**Exercise aim:** How many lines in the rows below contain the word "found"? Match case exactly, and reply with the number alone.

**Records for processing:**

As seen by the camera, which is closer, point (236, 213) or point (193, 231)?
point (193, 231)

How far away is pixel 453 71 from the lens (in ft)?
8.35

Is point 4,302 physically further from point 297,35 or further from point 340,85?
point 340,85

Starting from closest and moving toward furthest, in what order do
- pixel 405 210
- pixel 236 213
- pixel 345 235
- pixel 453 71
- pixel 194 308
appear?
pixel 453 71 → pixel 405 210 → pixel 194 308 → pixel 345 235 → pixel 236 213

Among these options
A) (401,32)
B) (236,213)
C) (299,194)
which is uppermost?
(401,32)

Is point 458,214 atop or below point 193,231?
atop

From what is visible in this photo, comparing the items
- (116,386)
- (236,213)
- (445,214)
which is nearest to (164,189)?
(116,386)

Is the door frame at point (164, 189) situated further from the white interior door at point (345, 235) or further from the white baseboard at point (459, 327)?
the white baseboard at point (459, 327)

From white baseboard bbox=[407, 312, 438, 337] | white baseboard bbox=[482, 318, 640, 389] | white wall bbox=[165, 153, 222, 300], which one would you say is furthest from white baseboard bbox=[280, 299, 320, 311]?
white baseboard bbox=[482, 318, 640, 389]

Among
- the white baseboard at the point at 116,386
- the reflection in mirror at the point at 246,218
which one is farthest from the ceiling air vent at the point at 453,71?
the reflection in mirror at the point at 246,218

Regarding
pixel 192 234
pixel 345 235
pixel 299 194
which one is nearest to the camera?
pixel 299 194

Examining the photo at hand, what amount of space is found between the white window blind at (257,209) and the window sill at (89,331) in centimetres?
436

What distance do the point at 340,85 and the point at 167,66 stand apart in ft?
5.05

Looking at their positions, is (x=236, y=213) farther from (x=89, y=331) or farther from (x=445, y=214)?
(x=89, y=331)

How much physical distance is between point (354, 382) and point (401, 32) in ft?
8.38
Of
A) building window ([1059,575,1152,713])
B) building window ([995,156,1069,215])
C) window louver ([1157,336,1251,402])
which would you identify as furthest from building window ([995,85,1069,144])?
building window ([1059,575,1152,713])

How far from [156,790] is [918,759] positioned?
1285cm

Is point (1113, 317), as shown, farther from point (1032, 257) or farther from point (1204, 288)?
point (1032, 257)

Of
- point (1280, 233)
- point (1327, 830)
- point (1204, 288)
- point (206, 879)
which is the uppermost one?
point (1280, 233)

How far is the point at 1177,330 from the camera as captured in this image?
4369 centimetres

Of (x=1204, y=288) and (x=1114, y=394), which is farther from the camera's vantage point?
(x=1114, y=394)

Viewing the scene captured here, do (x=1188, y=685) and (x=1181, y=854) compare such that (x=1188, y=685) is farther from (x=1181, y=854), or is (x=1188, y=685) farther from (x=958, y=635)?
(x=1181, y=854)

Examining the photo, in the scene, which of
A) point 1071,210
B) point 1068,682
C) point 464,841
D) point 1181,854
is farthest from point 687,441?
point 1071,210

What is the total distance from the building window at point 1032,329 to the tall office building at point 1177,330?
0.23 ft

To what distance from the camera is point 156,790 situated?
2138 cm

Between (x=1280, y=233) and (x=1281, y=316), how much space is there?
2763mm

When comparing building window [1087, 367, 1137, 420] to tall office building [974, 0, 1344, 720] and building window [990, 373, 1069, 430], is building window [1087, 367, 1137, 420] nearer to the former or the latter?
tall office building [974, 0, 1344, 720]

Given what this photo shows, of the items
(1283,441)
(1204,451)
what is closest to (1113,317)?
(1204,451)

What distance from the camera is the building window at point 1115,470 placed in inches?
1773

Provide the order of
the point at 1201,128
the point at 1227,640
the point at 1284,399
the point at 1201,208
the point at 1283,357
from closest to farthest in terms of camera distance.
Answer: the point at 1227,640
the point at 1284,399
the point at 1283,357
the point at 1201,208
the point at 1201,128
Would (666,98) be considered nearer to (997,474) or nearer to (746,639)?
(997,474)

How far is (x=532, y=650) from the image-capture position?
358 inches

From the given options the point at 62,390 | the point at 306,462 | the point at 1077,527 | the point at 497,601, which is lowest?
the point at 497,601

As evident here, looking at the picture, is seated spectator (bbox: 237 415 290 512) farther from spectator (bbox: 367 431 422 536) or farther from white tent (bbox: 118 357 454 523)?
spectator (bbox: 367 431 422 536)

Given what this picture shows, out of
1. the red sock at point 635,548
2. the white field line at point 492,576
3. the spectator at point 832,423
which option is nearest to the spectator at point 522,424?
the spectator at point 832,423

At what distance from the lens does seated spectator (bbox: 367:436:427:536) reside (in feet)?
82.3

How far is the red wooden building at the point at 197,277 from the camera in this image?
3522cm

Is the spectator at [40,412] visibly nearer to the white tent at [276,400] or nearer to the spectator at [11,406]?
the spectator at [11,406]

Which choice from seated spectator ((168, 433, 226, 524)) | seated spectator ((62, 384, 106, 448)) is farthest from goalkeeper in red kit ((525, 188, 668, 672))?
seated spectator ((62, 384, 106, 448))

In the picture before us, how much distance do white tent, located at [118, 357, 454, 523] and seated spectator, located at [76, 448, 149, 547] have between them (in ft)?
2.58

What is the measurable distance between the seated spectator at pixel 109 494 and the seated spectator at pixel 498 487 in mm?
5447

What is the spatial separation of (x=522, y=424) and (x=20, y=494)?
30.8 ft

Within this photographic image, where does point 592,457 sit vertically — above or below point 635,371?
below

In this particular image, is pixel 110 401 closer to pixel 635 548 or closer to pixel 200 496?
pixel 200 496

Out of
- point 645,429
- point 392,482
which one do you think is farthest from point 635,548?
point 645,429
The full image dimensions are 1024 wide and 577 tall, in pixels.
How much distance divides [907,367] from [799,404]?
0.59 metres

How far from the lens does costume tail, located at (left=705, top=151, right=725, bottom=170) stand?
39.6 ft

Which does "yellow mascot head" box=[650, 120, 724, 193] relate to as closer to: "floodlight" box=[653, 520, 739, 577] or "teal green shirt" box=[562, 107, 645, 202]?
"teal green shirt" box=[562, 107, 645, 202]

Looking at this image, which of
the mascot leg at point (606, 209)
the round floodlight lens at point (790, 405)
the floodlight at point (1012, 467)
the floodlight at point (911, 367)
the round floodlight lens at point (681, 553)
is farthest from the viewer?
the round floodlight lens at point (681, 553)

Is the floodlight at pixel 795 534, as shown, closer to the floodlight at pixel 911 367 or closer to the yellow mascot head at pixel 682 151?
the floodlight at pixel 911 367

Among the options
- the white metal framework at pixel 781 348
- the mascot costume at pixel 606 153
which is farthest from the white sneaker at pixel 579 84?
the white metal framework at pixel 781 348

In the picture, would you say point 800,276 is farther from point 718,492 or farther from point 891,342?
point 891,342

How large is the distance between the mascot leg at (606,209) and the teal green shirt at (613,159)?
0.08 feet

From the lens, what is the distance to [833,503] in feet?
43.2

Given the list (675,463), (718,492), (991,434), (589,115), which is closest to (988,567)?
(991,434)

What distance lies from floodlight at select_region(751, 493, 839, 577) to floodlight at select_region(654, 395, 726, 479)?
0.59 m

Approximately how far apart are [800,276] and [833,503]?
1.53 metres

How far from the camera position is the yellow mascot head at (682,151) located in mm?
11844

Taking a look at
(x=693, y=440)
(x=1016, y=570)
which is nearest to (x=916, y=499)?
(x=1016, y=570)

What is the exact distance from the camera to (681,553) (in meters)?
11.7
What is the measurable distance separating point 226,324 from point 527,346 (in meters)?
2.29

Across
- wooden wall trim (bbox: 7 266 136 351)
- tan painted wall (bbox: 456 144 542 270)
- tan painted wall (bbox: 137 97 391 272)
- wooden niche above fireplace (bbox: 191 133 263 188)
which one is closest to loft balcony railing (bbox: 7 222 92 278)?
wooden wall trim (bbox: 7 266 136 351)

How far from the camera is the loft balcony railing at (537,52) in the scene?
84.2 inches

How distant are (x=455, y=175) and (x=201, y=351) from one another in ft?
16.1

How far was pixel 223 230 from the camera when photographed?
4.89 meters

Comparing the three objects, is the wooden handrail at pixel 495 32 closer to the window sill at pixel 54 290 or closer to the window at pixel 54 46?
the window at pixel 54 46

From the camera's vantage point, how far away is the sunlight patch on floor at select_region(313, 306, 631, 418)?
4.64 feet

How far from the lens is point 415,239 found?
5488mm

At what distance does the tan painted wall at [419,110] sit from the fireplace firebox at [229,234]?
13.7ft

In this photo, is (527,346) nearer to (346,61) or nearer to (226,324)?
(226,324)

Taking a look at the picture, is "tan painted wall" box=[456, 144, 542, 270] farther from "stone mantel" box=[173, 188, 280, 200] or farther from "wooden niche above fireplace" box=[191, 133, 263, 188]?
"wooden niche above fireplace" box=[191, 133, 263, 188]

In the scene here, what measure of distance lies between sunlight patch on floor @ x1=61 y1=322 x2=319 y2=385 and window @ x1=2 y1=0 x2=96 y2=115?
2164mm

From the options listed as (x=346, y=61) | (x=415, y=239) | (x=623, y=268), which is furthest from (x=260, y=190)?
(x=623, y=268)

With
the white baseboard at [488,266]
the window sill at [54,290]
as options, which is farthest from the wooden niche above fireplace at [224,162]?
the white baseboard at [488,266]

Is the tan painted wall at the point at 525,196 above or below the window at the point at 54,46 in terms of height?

**Response to this task:** 2